— START DOCUMENT SEGMENT —
Adolphe Christiani's 1885 Table

Among the things that grew tiresome and predictable to me while a conservatory student were the inevitable conversations about a performer having “fingers, but no musicality,” or “musicality, but no technique” after attending a performance. I certainly participated in these discussion as a young student, but after a while I stopped. Why do we have to reduce things to either/or? The human mind is more complex than that.

It was years later that I read what Blaise Pascal (1623-1662) called l’espirit geometrique and l’espirit de finesse, sometimes translated as the “mathematical” and “intuitive” minds. I blogged about this in 2009 over at Pristine Madness. To revisit what I wrote then: “the former is a way of thinking that deals with exact definitions and mathematical and scientific abstractions; the latter deals with intuition and ideas and perceptions that cannot be subject to exact measurement. Truths of different natures are to be found by each.”

But the most important thing about this—to me, at least—is, as the late Jacques Barzun succinctly put it in From Dawn to Decadence, it is possible for a well-trained mind to “think like Euclid and like Walt Whitman.” For me, this eradicated the right brain-left brain dichotomy, which I view as the illegitimate heir and pretender to Pascal’s ideas.

Those youthful conservatory conversations might have been more productive and interesting had they centered around why one performer seemed more interested in technical exhibition, while the technique of another couldn’t always meet the demands of one’s musical imagination. These are among the problems that high-level teachers seek to help students solve: the integration of necessary and complementary components into an artistic whole. But teachers can also become stuck in one way of viewing their work.

Two conversations among the many I’ve had with other teachers are representative of what can happen when students never grow out of the either/or mindset engendered by the type of conservatory conversations mentioned above. One teacher said: “Technique can’t be taught. You either have it or you don’t.” Another said: “Musicality can’t be taught. You either have it or you don’t.” Might these teachers have annihilated each other had they met, like matter and anti-matter?
— END DOCUMENT SEGMENT —
§ **GIVEN EXERCISE 1**:
Rewrite the rows from the line containing "Examining the scene" through the end of the rows, inclusive, replacing "camera" with "lens" and leaving everything else unchanged. Omit the pictures from your answer.
— START LISTED ENTRIES —
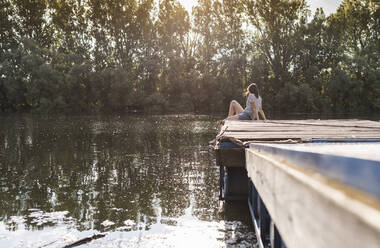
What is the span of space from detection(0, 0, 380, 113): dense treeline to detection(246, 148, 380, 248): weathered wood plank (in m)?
36.7

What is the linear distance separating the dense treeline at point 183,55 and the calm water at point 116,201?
29244mm

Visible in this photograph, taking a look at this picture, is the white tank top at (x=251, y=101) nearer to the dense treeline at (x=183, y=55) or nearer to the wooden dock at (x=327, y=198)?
the wooden dock at (x=327, y=198)

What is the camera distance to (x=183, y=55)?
138ft

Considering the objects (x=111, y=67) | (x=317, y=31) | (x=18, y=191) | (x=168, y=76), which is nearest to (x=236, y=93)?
(x=168, y=76)

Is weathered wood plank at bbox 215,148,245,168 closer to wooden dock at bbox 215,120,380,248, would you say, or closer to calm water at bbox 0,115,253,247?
calm water at bbox 0,115,253,247

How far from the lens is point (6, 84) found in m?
36.7

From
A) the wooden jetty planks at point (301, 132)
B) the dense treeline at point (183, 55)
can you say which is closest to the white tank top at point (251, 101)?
the wooden jetty planks at point (301, 132)

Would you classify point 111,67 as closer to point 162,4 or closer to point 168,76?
point 168,76

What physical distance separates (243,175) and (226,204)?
1.71ft

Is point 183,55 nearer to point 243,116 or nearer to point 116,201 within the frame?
point 243,116

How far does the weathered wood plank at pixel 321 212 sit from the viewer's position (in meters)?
0.42

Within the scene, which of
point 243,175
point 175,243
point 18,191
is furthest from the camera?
point 18,191

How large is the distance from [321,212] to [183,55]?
42.4m

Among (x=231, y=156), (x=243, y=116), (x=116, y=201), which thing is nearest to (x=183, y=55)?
(x=243, y=116)
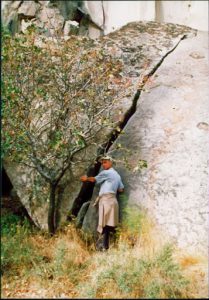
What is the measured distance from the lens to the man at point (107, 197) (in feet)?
26.0

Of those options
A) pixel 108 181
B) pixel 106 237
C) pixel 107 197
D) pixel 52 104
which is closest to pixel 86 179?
pixel 108 181

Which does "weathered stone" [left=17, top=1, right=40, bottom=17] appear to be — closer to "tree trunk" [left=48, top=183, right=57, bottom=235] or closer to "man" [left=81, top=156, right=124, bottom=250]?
"tree trunk" [left=48, top=183, right=57, bottom=235]

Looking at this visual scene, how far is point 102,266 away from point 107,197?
150cm

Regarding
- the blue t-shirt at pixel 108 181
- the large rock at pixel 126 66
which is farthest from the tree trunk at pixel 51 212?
the blue t-shirt at pixel 108 181

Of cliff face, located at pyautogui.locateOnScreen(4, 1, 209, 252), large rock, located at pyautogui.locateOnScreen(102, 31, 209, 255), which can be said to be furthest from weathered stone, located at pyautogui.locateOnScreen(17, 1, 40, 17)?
Result: large rock, located at pyautogui.locateOnScreen(102, 31, 209, 255)

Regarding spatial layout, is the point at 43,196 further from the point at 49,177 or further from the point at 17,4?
the point at 17,4

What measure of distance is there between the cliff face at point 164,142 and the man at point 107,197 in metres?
0.39

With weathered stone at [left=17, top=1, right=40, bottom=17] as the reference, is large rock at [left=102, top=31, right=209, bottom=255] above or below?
below

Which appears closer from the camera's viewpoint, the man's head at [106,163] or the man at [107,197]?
the man at [107,197]

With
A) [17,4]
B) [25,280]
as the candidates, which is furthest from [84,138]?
[17,4]

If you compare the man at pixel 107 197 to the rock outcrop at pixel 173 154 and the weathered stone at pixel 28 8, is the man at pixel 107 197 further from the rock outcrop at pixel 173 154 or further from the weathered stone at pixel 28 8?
the weathered stone at pixel 28 8

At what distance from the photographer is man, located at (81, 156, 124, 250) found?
7910 millimetres

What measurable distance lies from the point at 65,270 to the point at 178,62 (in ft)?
20.9

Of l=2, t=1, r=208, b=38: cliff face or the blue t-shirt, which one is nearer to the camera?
the blue t-shirt
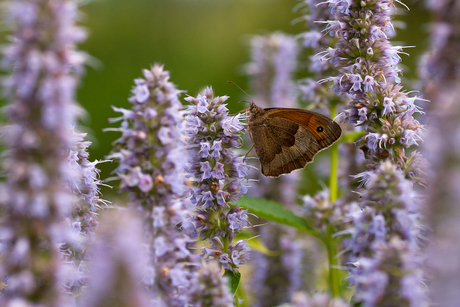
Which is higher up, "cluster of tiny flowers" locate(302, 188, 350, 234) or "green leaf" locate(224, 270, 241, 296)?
"cluster of tiny flowers" locate(302, 188, 350, 234)

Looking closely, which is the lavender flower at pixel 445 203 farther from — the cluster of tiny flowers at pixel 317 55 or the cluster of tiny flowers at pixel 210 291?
the cluster of tiny flowers at pixel 317 55

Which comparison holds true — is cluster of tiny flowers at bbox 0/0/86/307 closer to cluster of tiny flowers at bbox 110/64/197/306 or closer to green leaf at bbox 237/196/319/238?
cluster of tiny flowers at bbox 110/64/197/306

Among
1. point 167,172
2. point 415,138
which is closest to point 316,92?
point 415,138

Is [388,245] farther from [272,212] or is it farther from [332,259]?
[332,259]

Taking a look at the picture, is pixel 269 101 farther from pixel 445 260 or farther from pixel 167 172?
pixel 445 260

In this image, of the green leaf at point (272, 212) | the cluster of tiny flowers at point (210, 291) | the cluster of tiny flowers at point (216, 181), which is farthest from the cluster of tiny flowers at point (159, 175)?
the green leaf at point (272, 212)

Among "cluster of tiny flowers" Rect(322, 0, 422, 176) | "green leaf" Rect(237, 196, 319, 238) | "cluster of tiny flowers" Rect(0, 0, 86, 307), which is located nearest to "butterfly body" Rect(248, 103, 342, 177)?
"green leaf" Rect(237, 196, 319, 238)

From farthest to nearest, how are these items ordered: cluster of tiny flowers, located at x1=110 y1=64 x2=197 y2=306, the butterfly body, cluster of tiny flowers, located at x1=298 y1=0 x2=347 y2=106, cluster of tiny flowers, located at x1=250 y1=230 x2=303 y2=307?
cluster of tiny flowers, located at x1=250 y1=230 x2=303 y2=307
the butterfly body
cluster of tiny flowers, located at x1=298 y1=0 x2=347 y2=106
cluster of tiny flowers, located at x1=110 y1=64 x2=197 y2=306
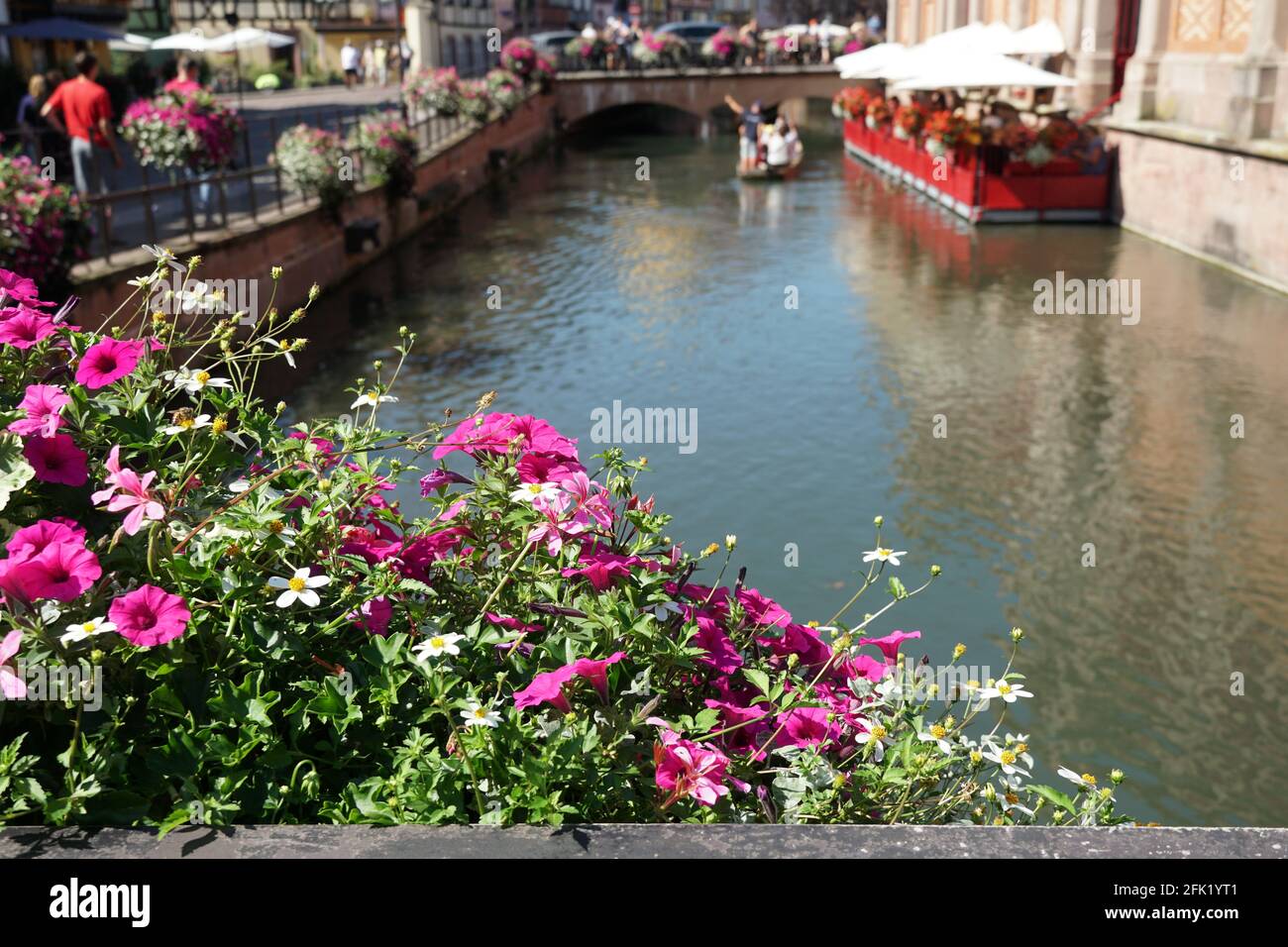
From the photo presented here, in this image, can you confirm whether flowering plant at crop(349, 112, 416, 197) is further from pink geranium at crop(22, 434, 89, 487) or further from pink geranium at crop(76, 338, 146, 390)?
pink geranium at crop(22, 434, 89, 487)

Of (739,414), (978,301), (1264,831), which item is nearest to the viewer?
(1264,831)

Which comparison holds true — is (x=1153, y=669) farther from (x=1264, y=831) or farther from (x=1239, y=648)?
(x=1264, y=831)

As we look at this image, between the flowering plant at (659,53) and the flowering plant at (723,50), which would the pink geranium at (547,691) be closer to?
the flowering plant at (659,53)

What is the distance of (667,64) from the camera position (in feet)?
148

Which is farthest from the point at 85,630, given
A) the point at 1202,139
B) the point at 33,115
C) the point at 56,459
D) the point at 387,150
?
the point at 33,115

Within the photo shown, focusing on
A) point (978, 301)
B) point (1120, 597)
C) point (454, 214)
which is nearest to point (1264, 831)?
point (1120, 597)

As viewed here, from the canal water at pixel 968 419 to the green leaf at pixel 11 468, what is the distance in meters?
4.69

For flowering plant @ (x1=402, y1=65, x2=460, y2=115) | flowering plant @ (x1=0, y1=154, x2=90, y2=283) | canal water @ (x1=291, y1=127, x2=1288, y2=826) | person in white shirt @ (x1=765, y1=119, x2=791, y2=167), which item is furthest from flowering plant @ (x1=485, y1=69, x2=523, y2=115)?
flowering plant @ (x1=0, y1=154, x2=90, y2=283)

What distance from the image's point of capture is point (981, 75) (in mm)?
22031

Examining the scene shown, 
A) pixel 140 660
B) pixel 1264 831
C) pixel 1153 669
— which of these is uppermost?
pixel 140 660

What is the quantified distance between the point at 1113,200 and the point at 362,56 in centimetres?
4196

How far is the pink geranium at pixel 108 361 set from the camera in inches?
103
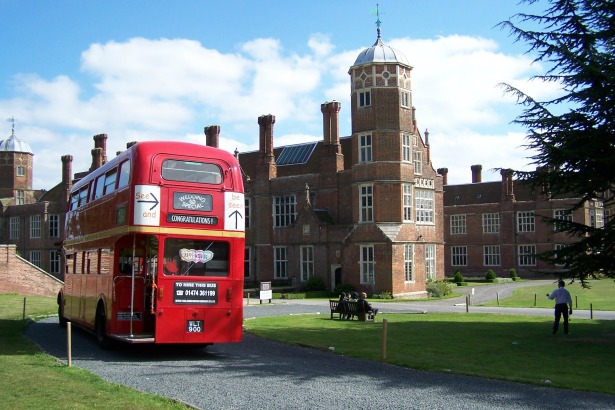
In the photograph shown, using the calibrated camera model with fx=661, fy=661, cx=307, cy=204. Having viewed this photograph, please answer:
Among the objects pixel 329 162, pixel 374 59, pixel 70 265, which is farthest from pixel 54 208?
— END LISTED ENTRIES —
§ **GIVEN EXERCISE 2**:
Answer these questions about the piece titled "Adolphe Christiani's 1885 Table."
(a) What years of birth and death does it give for Blaise Pascal?
(b) In which book did Jacques Barzun write that a well-trained mind can "think like Euclid and like Walt Whitman"?
(c) In what year did the writer blog about Pascal's two kinds of mind at Pristine Madness?

§ **EXERCISE ANSWER 1**:
Examining the scene shown, 
A) pixel 140 660
B) pixel 1264 831
C) pixel 1153 669
— which of these is uppermost?
pixel 140 660

What is the quantified distance between the point at 1113,200 and the point at 362,56 in centimetres?
4196

How far is the pink geranium at pixel 108 361 set from the lens in inches?
103
In the photograph shown, using the calibrated lens model with fx=661, fy=661, cx=307, cy=204. Having viewed this photograph, please answer:
Among the objects pixel 329 162, pixel 374 59, pixel 70 265, which is farthest from pixel 54 208?

§ **EXERCISE ANSWER 2**:
(a) 1623-1662
(b) From Dawn to Decadence
(c) 2009